GOALS:
1 – Please copy everything in the diffusion forum post from "Consequently, I have" down to "on predicting noise?", swapping "covariance" for "variance".
2 – Name every quantity that the diffusion forum post says a model predicts or estimates.
=== SELECTED TEXT ===
Lecture 9B question: what are we predicting in (Sohl-Dickstein et al. 2015)?

I am posting a question about Lesson 9B - the math of diffusion - YouTube here, as the forum link in the video description is broken.

In diffusion lectures 9 and 9B, the models are explained in terms of predicting noise. To my understanding such explanation is consistent with DDPM and subsequent models, however, (Sohl-Dickstein et al. 2015) appear to be predicting the mean and covariance of normal distributions rather than the noise:

During learning only the mean and covariance for a Gaussian diffusion kernel, or the bit flip probability for a binomial kernel, need be estimated. As shown in Table
App.1, \mathbf{f}_\mu\left(\mathbf{x}^{(t)}, t\right) and \mathbf{f}_\Sigma\left(\mathbf{x}^{(t)}, t\right) are functions defining the mean and covariance of the reverse Markov transitions

Consequently, I have the following questions:

  1. Are (Sohl-Dickstein et al. 2015) indeed predicting mean and covariance or is that just a matter of mathematical notation and in practice, the neural networks are trained on predicting noise?
=== DATA PROVIDED ===
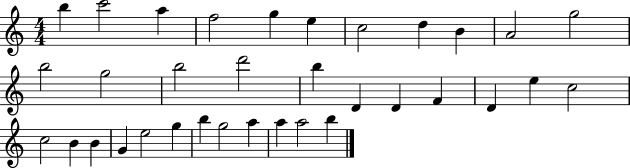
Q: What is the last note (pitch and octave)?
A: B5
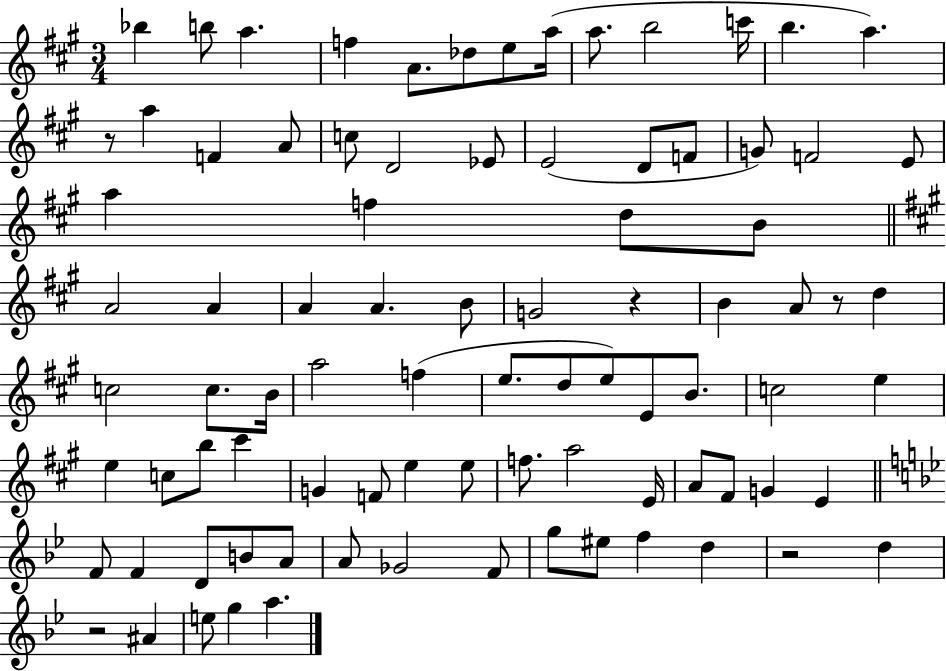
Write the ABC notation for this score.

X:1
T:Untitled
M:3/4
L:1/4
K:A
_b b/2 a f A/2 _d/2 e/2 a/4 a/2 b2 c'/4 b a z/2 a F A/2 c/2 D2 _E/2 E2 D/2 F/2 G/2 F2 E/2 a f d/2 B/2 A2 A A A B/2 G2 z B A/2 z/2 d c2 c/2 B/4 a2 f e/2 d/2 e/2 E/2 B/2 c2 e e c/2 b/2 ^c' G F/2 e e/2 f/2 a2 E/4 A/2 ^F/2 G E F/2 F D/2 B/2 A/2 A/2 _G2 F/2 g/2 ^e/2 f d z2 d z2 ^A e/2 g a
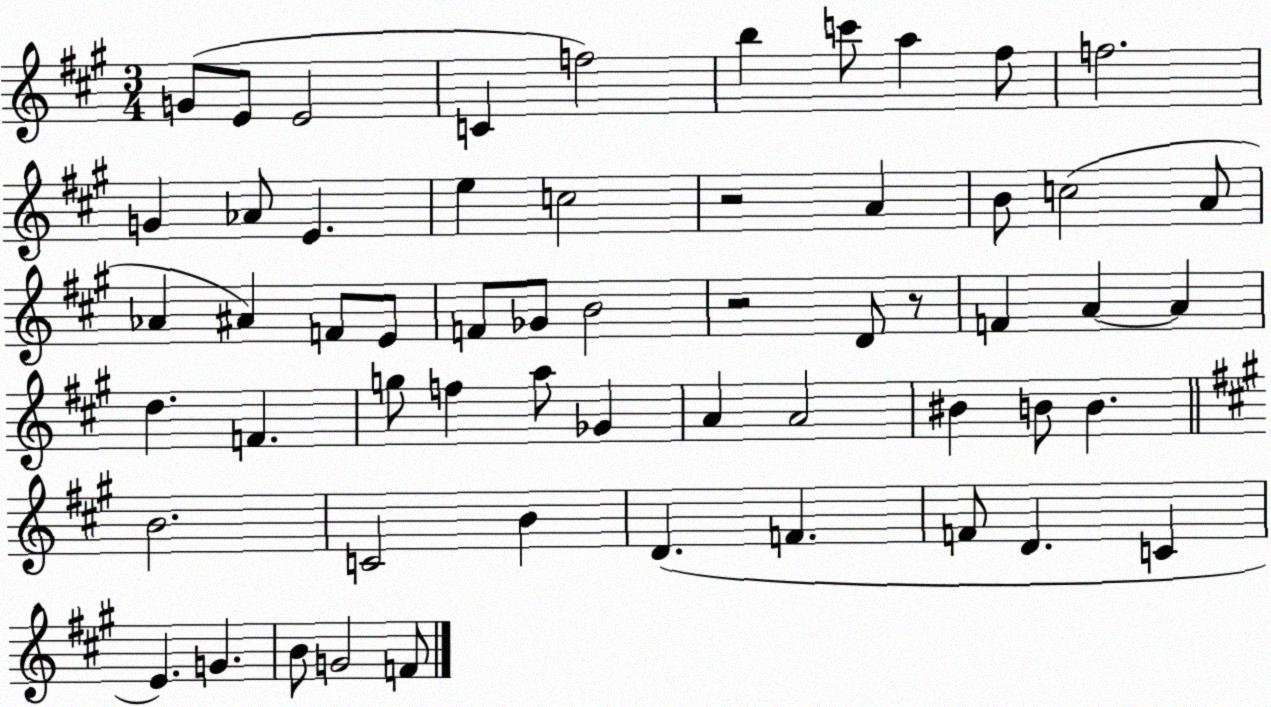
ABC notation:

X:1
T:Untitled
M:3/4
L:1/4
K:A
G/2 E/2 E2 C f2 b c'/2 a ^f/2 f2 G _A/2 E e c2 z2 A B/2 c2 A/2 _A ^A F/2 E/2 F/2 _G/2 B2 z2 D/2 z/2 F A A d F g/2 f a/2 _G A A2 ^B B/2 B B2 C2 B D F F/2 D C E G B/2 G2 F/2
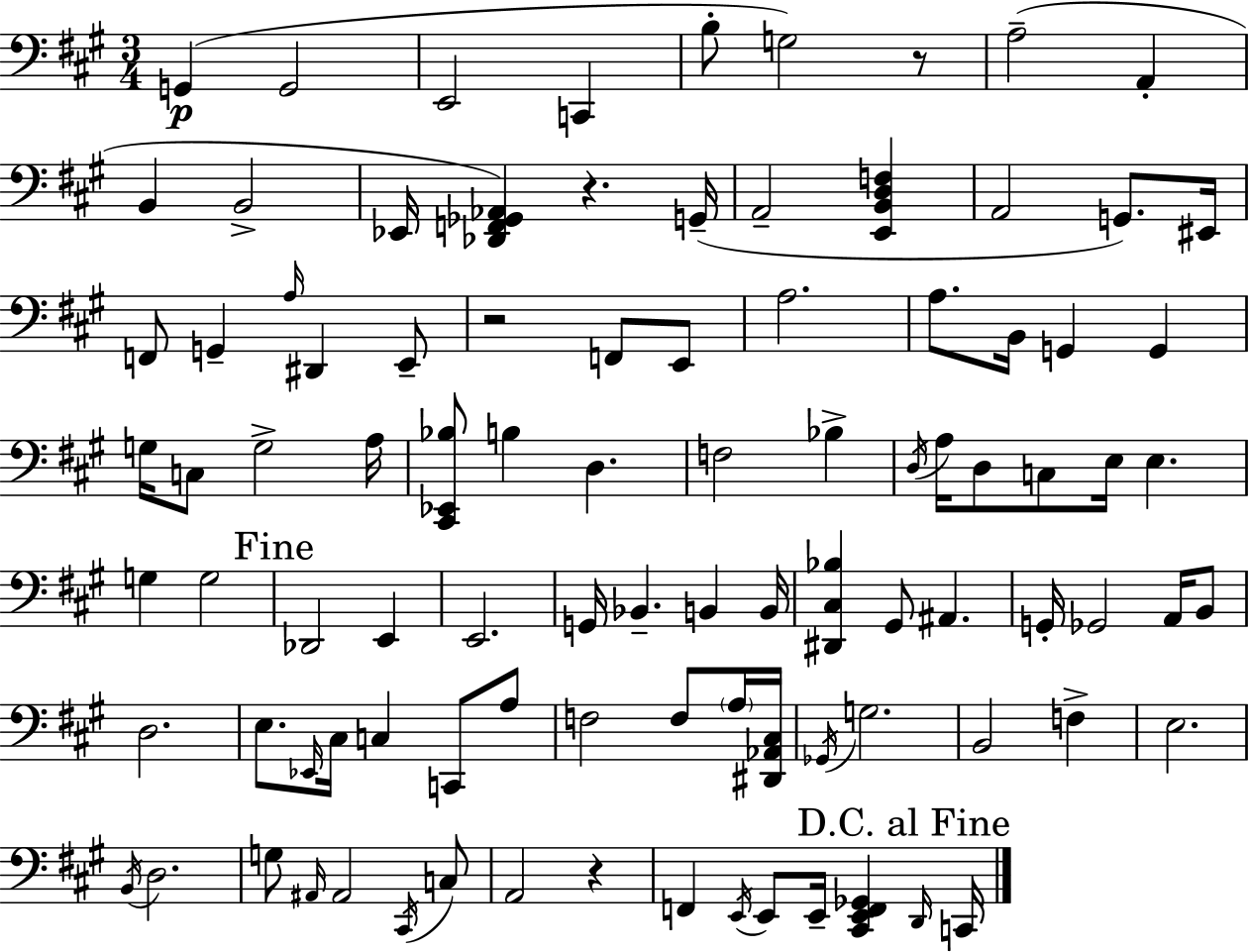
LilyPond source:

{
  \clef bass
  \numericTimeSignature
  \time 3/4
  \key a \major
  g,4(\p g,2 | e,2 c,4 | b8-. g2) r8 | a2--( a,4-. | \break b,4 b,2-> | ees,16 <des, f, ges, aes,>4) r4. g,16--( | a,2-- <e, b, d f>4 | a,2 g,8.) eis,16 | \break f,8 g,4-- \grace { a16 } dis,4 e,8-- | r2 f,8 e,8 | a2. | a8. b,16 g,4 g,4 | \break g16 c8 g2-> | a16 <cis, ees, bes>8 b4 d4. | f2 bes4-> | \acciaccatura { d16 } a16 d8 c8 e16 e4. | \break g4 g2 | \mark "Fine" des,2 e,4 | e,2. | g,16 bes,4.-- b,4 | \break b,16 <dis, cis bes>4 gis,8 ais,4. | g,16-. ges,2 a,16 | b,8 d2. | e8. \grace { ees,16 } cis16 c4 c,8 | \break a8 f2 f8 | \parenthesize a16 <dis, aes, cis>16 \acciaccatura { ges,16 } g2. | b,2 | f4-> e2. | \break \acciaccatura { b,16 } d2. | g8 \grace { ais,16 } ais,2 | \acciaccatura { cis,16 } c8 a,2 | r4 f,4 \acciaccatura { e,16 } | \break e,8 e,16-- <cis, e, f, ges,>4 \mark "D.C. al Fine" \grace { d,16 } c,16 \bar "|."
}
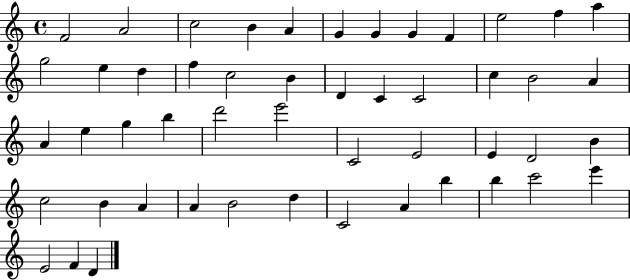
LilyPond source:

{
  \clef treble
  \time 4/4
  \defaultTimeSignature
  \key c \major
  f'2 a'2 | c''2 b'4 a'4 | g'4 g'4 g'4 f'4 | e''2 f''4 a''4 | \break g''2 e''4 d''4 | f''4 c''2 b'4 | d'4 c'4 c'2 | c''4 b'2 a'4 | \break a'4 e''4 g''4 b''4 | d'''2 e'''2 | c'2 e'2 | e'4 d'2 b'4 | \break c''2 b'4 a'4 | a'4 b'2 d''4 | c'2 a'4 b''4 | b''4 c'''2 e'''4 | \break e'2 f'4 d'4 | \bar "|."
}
===
=== DATA PROVIDED ===
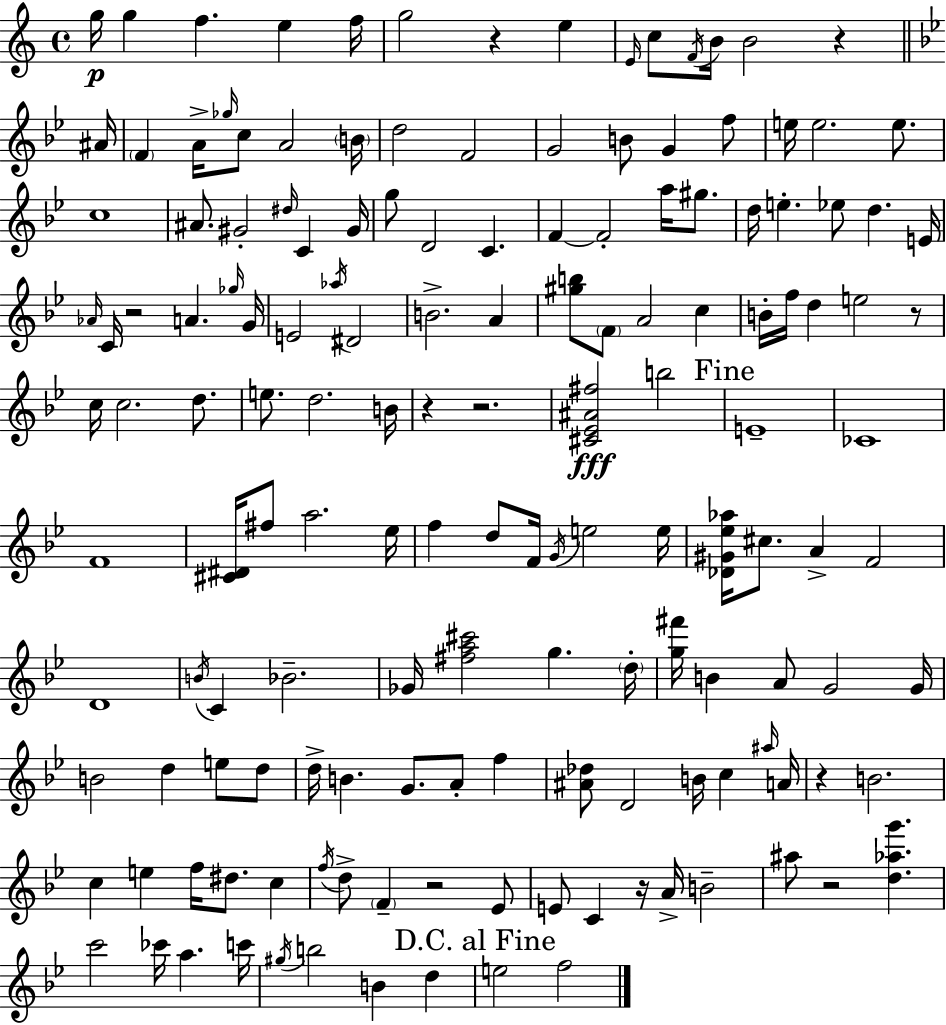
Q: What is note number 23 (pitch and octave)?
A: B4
===
WRITTEN ANSWERS:
1 –
Consequently, I have the following questions:

  1. Are (Sohl-Dickstein et al. 2015) indeed predicting mean and variance or is that just a matter of mathematical notation and in practice, the neural networks are trained on predicting noise?

2 –
- noise
- mean
- covariance
- bit flip probability